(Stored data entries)
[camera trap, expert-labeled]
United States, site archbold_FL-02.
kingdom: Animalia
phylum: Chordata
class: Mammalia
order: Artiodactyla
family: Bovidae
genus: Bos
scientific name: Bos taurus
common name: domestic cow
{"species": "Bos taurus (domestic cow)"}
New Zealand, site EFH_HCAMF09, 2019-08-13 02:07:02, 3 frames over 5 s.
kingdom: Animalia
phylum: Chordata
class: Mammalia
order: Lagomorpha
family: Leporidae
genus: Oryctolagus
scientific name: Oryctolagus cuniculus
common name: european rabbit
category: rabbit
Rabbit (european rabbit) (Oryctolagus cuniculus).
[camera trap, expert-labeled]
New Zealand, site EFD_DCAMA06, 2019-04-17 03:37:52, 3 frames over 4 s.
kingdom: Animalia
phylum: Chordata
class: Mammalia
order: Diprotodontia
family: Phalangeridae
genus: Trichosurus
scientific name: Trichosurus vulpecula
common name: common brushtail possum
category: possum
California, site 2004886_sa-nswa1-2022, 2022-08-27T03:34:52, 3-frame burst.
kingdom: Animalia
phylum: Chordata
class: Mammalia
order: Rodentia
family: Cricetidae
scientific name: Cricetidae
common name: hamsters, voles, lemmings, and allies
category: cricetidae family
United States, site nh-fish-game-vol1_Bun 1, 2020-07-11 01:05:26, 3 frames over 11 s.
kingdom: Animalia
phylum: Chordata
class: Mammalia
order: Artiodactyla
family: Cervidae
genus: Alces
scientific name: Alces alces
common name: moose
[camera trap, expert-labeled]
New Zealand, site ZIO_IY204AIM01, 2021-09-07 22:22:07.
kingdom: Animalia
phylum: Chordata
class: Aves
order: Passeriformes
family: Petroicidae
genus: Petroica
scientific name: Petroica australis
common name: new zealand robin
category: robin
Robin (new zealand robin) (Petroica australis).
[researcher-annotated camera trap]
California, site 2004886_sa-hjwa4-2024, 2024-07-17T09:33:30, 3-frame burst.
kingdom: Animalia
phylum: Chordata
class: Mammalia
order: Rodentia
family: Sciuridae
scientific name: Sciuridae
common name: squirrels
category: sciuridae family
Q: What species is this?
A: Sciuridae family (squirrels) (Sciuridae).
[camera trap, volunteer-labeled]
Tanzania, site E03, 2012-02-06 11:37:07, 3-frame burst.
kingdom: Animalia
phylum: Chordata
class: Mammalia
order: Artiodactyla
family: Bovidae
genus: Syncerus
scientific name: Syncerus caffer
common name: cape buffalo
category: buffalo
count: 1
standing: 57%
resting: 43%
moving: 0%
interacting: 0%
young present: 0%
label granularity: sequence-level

WHAT TO WORK ON: Count the lines in the entries where the string "over" appears, and report only the number.

RESPONSE AREA: 3